WHAT THE EXERCISE ASKS: Stop after the line that contains "scientific name: Bos taurus"; until then, restate each line of the entries word for word from the very first.

Collected data entries:
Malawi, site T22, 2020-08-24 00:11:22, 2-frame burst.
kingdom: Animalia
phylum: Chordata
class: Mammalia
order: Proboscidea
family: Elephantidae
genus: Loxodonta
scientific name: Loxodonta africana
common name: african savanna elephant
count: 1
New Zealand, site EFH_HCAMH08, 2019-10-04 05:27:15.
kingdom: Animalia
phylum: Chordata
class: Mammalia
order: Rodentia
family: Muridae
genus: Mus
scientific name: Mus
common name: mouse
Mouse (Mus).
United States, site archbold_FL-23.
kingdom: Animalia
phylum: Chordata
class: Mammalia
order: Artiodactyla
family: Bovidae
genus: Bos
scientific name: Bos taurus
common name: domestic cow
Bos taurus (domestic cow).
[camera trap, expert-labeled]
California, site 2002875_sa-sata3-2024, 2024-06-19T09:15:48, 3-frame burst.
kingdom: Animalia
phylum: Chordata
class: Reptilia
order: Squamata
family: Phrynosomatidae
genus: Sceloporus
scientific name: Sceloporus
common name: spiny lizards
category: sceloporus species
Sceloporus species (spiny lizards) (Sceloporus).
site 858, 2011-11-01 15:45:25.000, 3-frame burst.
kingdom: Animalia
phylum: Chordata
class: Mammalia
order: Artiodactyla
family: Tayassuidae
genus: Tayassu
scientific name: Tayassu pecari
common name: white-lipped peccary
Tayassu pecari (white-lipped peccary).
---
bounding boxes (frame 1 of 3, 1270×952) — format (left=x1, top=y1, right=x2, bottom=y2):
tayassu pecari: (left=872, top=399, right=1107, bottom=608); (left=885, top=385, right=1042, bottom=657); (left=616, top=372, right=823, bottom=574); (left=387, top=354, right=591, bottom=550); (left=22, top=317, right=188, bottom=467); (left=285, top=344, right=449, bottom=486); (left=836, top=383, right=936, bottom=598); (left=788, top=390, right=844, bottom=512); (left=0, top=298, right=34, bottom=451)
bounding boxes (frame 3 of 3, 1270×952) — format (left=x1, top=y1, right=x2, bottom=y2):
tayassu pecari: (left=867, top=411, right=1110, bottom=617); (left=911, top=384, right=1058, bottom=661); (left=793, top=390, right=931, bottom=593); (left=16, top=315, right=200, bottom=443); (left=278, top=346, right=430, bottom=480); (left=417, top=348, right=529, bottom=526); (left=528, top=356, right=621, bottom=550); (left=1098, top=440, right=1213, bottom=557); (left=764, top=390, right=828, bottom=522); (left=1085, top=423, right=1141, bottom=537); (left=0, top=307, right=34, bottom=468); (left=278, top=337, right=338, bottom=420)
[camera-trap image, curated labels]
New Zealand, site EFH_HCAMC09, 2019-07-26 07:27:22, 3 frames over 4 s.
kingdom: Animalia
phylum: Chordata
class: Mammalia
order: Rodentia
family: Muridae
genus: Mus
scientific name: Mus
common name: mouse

PROBLEM SOLUTION:
Malawi, site T22, 2020-08-24 00:11:22, 2-frame burst.
kingdom: Animalia
phylum: Chordata
class: Mammalia
order: Proboscidea
family: Elephantidae
genus: Loxodonta
scientific name: Loxodonta africana
common name: african savanna elephant
count: 1
New Zealand, site EFH_HCAMH08, 2019-10-04 05:27:15.
kingdom: Animalia
phylum: Chordata
class: Mammalia
order: Rodentia
family: Muridae
genus: Mus
scientific name: Mus
common name: mouse
Mouse (Mus).
United States, site archbold_FL-23.
kingdom: Animalia
phylum: Chordata
class: Mammalia
order: Artiodactyla
family: Bovidae
genus: Bos
scientific name: Bos taurus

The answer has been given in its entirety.